• _Material shown_:
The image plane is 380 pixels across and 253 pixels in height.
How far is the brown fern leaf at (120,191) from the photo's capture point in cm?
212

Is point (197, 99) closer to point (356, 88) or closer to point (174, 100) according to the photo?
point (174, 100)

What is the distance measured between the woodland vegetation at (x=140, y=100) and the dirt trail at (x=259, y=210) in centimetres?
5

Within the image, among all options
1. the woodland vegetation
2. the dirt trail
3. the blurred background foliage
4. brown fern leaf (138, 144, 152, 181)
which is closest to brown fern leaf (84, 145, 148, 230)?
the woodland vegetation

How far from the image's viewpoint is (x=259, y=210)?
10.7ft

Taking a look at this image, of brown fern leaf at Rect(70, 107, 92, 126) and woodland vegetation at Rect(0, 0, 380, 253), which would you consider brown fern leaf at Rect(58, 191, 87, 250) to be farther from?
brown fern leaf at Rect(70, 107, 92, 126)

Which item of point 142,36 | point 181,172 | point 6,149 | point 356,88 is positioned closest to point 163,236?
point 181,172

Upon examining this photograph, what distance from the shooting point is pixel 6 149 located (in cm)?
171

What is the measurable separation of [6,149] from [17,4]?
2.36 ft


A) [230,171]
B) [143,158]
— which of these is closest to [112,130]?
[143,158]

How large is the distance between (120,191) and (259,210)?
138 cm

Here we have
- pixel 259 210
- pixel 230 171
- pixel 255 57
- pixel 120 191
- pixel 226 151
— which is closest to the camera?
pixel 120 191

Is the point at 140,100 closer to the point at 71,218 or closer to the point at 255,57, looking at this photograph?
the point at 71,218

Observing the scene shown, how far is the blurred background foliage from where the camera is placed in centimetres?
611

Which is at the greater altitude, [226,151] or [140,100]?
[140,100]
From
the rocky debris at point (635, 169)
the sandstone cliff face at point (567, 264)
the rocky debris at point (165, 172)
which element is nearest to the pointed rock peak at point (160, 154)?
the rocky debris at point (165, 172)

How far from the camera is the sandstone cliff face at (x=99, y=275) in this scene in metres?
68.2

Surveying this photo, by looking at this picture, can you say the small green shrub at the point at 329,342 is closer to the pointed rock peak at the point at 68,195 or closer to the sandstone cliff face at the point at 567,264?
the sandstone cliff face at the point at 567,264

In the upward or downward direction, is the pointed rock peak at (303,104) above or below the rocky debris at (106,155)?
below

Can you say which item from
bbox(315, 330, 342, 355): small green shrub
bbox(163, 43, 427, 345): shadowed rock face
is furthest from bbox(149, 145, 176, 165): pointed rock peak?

• _Problem description_: Copy out every one of the lines above word for word, without changing anything.

• _The answer_:
The image plane is 380 pixels across and 253 pixels in height.
How far is the brown fern leaf at (120,191) from the photo's capture point in cm?
212

Is point (197, 99) closer to point (356, 88) or closer to point (174, 100) according to the photo?
point (174, 100)

What is the distance measured between the woodland vegetation at (x=140, y=100) and the dirt trail at (x=259, y=210) in centimetres?
5

Within the image, among all options
1. the woodland vegetation
2. the dirt trail
3. the blurred background foliage
4. brown fern leaf (138, 144, 152, 181)
which is closest to brown fern leaf (84, 145, 148, 230)?
the woodland vegetation

How far from the image's viewpoint is (x=259, y=210)?
10.7ft

Taking a look at this image, of brown fern leaf at Rect(70, 107, 92, 126) and woodland vegetation at Rect(0, 0, 380, 253), which would you consider brown fern leaf at Rect(58, 191, 87, 250) to be farther from?
brown fern leaf at Rect(70, 107, 92, 126)

Which item of point 142,36 | point 181,172 | point 6,149 | point 356,88 is positioned closest to point 163,236?
point 181,172

Upon examining this photograph, what distance from the shooting point is pixel 6 149 located (in cm)?
171

What is the measurable separation of [6,149] from [17,4]?
2.36 ft


A) [230,171]
B) [143,158]
— which of these is closest to [112,130]?
[143,158]

How large is the distance between (120,191) and (259,210)?
138 cm

Here we have
- pixel 259 210
- pixel 230 171
- pixel 255 57
- pixel 120 191
- pixel 226 151
— which is closest to the camera?
pixel 120 191

Is the point at 140,100 closer to the point at 71,218 or closer to the point at 255,57, looking at this photograph?
the point at 71,218

Observing the scene shown, how far is the blurred background foliage from where the camera is placed in centimetres?
611

Which is at the greater altitude, [226,151] or [140,100]?
[140,100]
From
the rocky debris at point (635, 169)
the sandstone cliff face at point (567, 264)
the rocky debris at point (165, 172)
which element is nearest to the pointed rock peak at point (160, 154)?
the rocky debris at point (165, 172)

How far from the camera is the sandstone cliff face at (x=99, y=275) in this scene in metres?
68.2

Surveying this photo, by looking at this picture, can you say the small green shrub at the point at 329,342 is closer to the pointed rock peak at the point at 68,195 or closer to the sandstone cliff face at the point at 567,264?
the sandstone cliff face at the point at 567,264

In the upward or downward direction, is the pointed rock peak at (303,104) above or below the rocky debris at (106,155)?
below

Can you say which item from
bbox(315, 330, 342, 355): small green shrub
bbox(163, 43, 427, 345): shadowed rock face
is furthest from bbox(149, 145, 176, 165): pointed rock peak?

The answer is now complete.